Prior to the Industrial Revolution, there wasn't one million people concentrated anywhere -- even New York, Tokyo, London.

Supporting a large population requires advanced technology -- to remove waste, for one thing -- which modern day Hawaii still hasn't figured out.

The major rationale for everybody to raise their own vegetable patch -- including turning their yards into gardens for that purpose, is that people in Hawaii have lost touch with reality and thus make the most absurd BS statements thinking they'll never be called to account -- that there was this marvelous mythical Hawaiian culture thriving in the Pacific -- that has left no traces of any enduring infrastructure -- like the aqueducts of Rome, pyramids of the Aztecs, cathedrals of Paris, Great Walls of China, etc. Their closest cousins, the inhabitants of Easter Island, have vanished from the planet, with no traces of their existence, except for identical large stone images that athropologists are at a loss to determine for what significance and purpose.

The soil in Hawaii is barren in most of the Islands because people don't know how to compost and nurture anything -- and the people think the only thing they can do is sign wave their legislators for more money -- as the only thing they can do -- which is to manipulate other people's thinking.

Thus, they need the actual experience of producing something tangible instead of BS -- which when they are caught at it, humiliates them in the company of thoughtful people.

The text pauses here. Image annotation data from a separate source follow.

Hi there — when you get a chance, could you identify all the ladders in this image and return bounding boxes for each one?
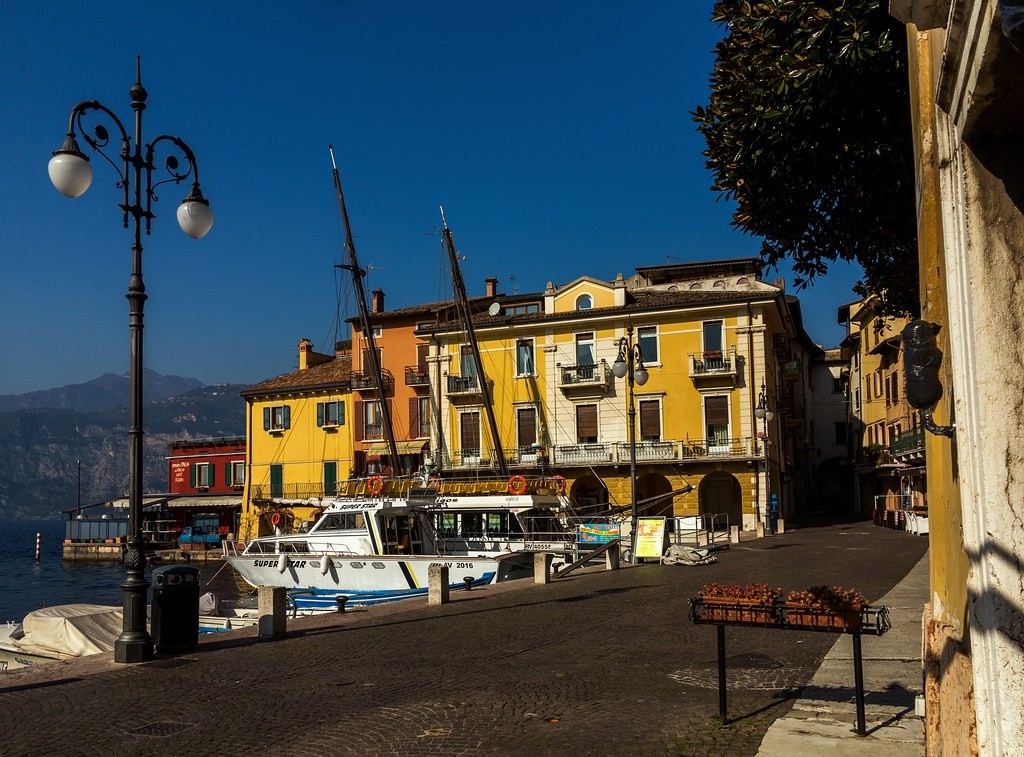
[414,510,453,556]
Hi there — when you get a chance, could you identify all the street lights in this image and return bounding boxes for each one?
[754,374,774,537]
[48,54,215,661]
[612,311,649,564]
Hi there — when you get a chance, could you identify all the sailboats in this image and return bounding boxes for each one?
[308,202,579,561]
[219,144,589,589]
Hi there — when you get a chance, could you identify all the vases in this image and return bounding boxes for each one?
[786,603,862,627]
[702,595,774,624]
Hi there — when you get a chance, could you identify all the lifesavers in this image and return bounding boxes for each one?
[368,476,383,494]
[428,476,440,491]
[549,476,566,494]
[271,513,281,525]
[509,474,527,495]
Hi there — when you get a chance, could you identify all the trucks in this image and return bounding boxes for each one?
[178,526,220,547]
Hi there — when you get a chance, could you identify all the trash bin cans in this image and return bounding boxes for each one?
[152,565,200,649]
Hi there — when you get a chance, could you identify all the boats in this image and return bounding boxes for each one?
[200,573,497,638]
[0,603,257,670]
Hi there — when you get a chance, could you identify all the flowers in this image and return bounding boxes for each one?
[787,585,869,608]
[697,582,784,601]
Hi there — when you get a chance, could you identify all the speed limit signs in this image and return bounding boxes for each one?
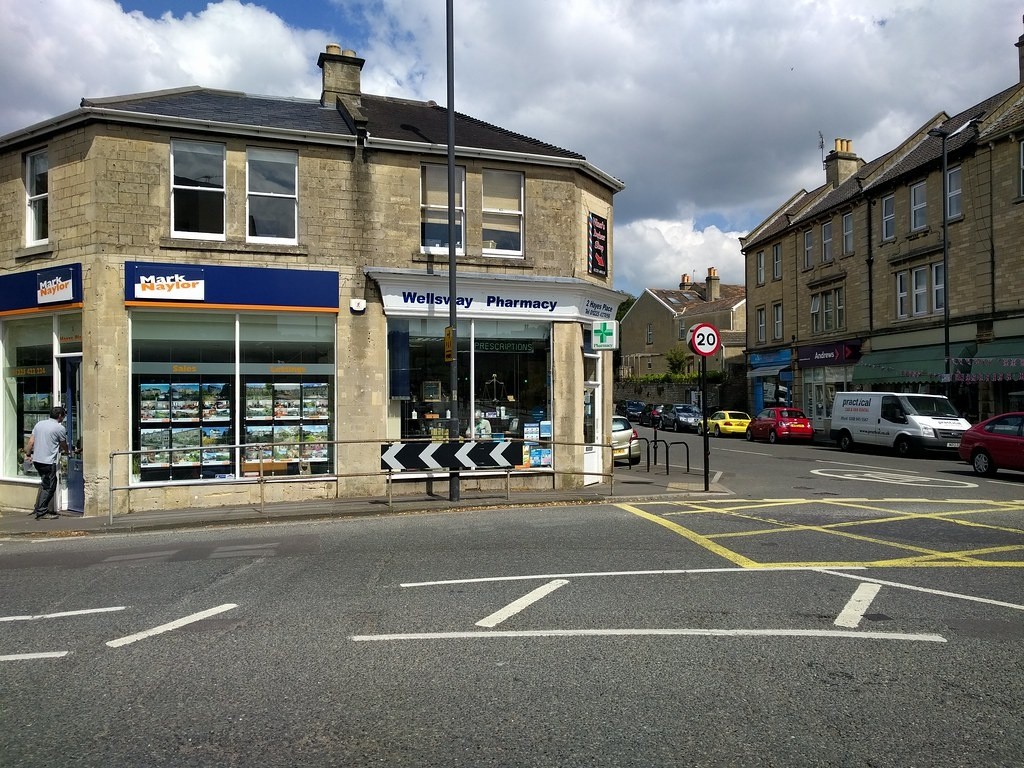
[692,323,721,356]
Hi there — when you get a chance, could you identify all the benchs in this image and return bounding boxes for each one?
[490,424,511,432]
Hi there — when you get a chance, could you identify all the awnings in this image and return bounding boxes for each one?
[747,365,789,377]
[853,343,976,385]
[971,339,1024,382]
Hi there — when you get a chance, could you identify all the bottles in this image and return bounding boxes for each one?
[412,409,417,419]
[446,409,451,418]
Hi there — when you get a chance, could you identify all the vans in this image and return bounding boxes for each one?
[829,392,972,459]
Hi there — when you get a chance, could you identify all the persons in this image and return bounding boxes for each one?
[465,409,491,438]
[26,407,67,519]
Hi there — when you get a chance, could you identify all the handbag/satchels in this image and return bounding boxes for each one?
[23,457,34,472]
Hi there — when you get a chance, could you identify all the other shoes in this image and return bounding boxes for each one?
[36,514,59,521]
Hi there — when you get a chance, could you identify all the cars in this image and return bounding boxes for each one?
[625,402,647,422]
[611,414,641,466]
[698,409,751,439]
[638,403,664,428]
[616,400,635,417]
[746,407,814,445]
[658,403,703,433]
[958,411,1024,478]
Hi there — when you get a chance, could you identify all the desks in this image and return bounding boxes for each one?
[407,418,451,436]
[475,416,517,436]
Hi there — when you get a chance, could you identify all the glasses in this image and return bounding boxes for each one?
[59,413,67,418]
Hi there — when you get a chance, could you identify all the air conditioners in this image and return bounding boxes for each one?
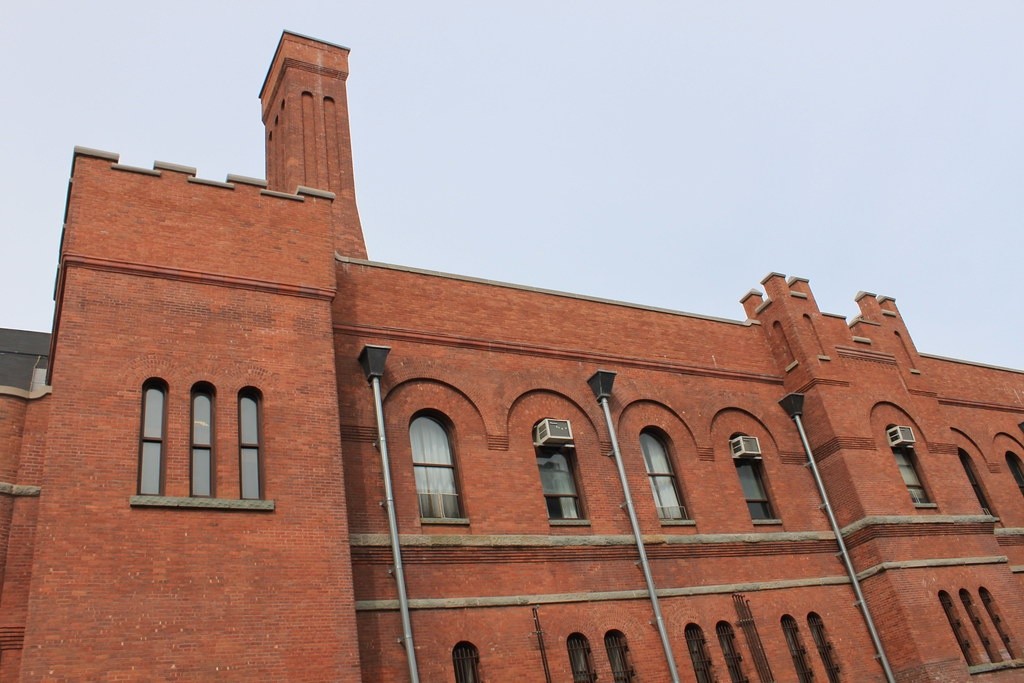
[731,436,762,457]
[536,418,574,444]
[886,426,916,445]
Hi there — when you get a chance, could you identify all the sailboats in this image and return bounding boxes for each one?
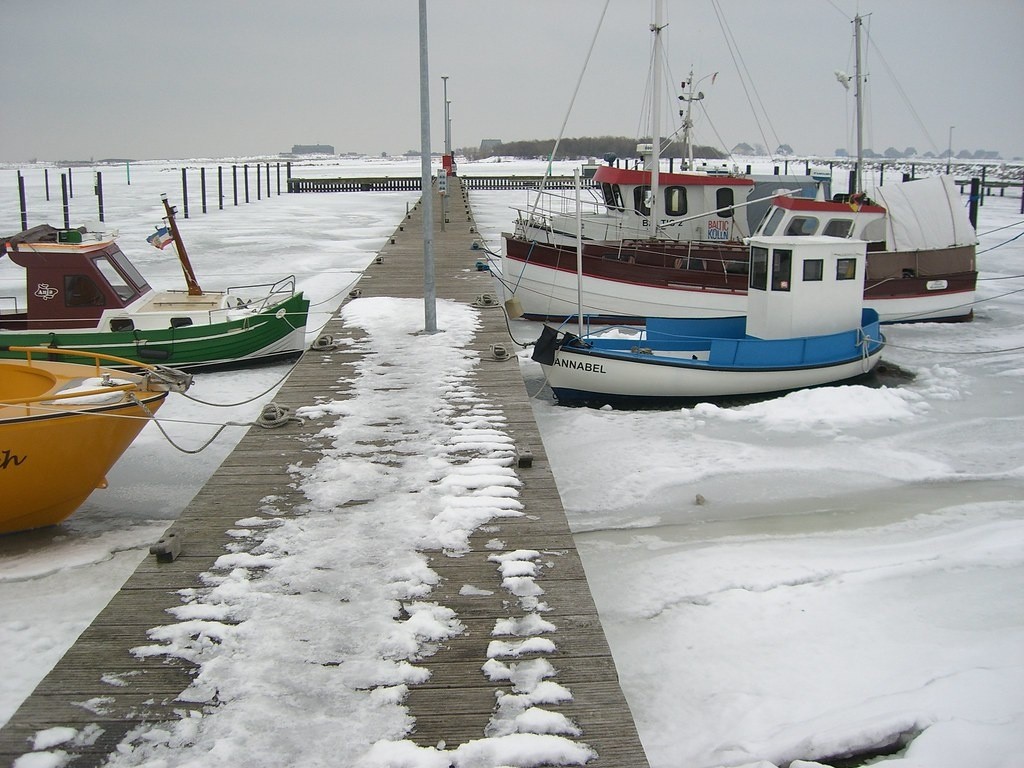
[495,0,979,326]
[511,0,820,253]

I doubt that most people will be able to produce their own food for complete self-sufficiency-- but they learn to reconnect with the basics, of caring and nurturing something -- instead of relying on their congresspeople to "Give them more money."

Hawaii has no industry or productivity -- which has even become a bad word to the many bureaucrats and union people who insist that there is no such thing as productivity and merit -- and all that there is, is the ass-kissing and overconsumption without consequences.

It's a tribal, pre-industrial mentality -- that can't support a large population without breeding rats faster than people and homelessness. What do you do with the problems of crowding? Today there are high rises, which is something different from a million in grass shacks -- with no sewage system.

A productive society is what an education system should be producing -- instead of countless drones who think they should demand something for nothing, and are totally reliant on the productivity elsewhere.

People living in sophisticated, urban areas have also gone back to vegetable gardening as a first step to reconnecting with the basics of life. And that's the most important thing to get out of that cultivation and activity -- that relationship with cause and effect, industry and productivity -- and not just simply, who can eat the most plate lunches and get away with the greatest BS.

It is relearning the joy of doing something, and the lessons of productivity and personal responsibility instead of just going to the motions without any consequences, of making a real, tangible difference.

You're not learning the great lessons of life in the schools. You can't get something for nothing -- only demanding, and never supplying -- learning to go through the motions and look busy, as the only jobs they'll know.